*** Passage for review ***

University of Melbourne
Enhanced Humans

Breakthrough Bionic Spinal Cord Lets You Move Robotic Limbs With Your Thoughts

Minimally Invasive Neural Interface

Australian researchers have created a “bionic spinal cord.” They claim that this device could give paralyzed people significant hope of walking again. And if that’s not enough, it could do it utilizing the power of thought and without the necessity of open brain surgery.

A research team from the Vascular Bionics Laboratory at the University of Melbourne developed the novel neural-recording device, which both eschews invasive surgery and decreases the risks of a blood-brain barrier breach by being implanted into the brain’s blood vessels.

Developed under DARPA’s Reliable Neural-Interface Technology (RE-NET) program, the Stentrode can potentially safely expand the use of brain-machine interfaces (BMIs) in the treatment of physical disabilities and neurological disorders.

*** End of Passage for review ***
*** Excerpted data ***

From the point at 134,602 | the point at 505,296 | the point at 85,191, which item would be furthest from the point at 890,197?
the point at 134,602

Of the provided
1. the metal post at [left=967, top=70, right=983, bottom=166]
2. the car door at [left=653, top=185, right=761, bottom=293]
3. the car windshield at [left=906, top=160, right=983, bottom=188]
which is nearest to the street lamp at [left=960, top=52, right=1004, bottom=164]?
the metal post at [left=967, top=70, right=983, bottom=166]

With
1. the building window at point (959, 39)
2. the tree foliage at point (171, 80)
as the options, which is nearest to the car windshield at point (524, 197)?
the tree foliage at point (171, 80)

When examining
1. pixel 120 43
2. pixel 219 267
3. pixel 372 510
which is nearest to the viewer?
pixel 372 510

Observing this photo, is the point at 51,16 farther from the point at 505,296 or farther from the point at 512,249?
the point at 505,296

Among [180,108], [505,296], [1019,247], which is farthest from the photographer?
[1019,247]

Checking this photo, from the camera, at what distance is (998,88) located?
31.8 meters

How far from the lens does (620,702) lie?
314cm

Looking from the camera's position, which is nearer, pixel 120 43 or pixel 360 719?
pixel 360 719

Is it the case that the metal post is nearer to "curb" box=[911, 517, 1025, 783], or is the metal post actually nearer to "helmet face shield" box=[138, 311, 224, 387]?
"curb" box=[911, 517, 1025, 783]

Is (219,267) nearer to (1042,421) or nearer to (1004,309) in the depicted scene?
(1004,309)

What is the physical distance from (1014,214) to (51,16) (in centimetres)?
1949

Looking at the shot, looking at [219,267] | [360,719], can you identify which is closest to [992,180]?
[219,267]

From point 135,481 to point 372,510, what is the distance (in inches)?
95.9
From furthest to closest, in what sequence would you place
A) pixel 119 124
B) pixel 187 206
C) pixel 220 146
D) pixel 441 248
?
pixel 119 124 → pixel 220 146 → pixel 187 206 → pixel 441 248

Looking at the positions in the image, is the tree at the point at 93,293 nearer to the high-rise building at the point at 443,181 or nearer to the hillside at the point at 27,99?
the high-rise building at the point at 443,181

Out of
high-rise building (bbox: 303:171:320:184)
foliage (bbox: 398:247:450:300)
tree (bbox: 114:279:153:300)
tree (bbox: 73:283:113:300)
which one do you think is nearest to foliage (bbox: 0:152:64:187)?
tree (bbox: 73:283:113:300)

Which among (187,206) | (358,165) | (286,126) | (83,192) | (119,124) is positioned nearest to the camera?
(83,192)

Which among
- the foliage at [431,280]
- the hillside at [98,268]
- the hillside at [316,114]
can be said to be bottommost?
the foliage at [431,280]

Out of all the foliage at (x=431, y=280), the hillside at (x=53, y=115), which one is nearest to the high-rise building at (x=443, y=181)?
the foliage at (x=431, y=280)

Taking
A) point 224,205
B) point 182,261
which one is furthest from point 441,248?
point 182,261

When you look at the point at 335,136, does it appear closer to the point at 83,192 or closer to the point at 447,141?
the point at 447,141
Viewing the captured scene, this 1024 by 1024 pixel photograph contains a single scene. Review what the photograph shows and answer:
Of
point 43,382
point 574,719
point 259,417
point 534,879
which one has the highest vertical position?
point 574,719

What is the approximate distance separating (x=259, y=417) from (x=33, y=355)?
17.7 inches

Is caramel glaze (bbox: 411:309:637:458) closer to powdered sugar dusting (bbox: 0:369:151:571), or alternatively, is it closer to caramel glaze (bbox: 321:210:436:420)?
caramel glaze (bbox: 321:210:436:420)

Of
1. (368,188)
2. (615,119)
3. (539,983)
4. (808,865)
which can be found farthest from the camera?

*** End of Excerpted data ***

What you need to do:
a) Reproduce word for word the part of the bionic spinal cord passage that opens with the words containing "Australian researchers have" and closes with "brain’s blood vessels.".
b) Resume the passage on the bionic spinal cord, picking up right after its final sentence.

Answers below:
a)
Australian researchers have created a “bionic spinal cord.” They claim that this device could give paralyzed people significant hope of walking again. And if that’s not enough, it could do it utilizing the power of thought and without the necessity of open brain surgery.

A research team from the Vascular Bionics Laboratory at the University of Melbourne developed the novel neural-recording device, which both eschews invasive surgery and decreases the risks of a blood-brain barrier breach by being implanted into the brain’s blood vessels.

b)
The researchers describe their “proof-of-concept results” which come from a study conducted on sheep, demonstrating high-fidelity measurements taken from the region of the brain responsible for controlling voluntary movement (called the motor cortex) with the use of the novel device which, as it happens, is just about the size of a paperclip.

Notably, the device records neural activity that has been shown in pre-clinical trials to move limbs through an exoskeleton.

The team, led by neurologist Thomas Oxley, M.D., published their study in an article in the journal Nature Biotechnology.

The Stentrode

This new device is based on an existing stent adapted to include an array of electrodes.

In short, stents are off-the-shelf therapeutic tools used to clear and repair blood vessels. The researchers were also able to make the device flexible enough so it can safely pass through curved blood vessels, but rigid enough for the array to emerge from the delivery tube when it reaches its destination.

Typically, implanting an electrode array into the brain requires a surgical procedure through an opening in the skull. On the other hand, the stentrode can be delivered via a much lower-risk procedure called a catheter angiography.

The method involves inserting a catheter into a blood vessel in the neck. Then, with the help of real-time imaging, researchers guide the stentrode to the brain where it expands and attaches to the blood vessel walls. There, the stentrode is able to read nearby neuron activity.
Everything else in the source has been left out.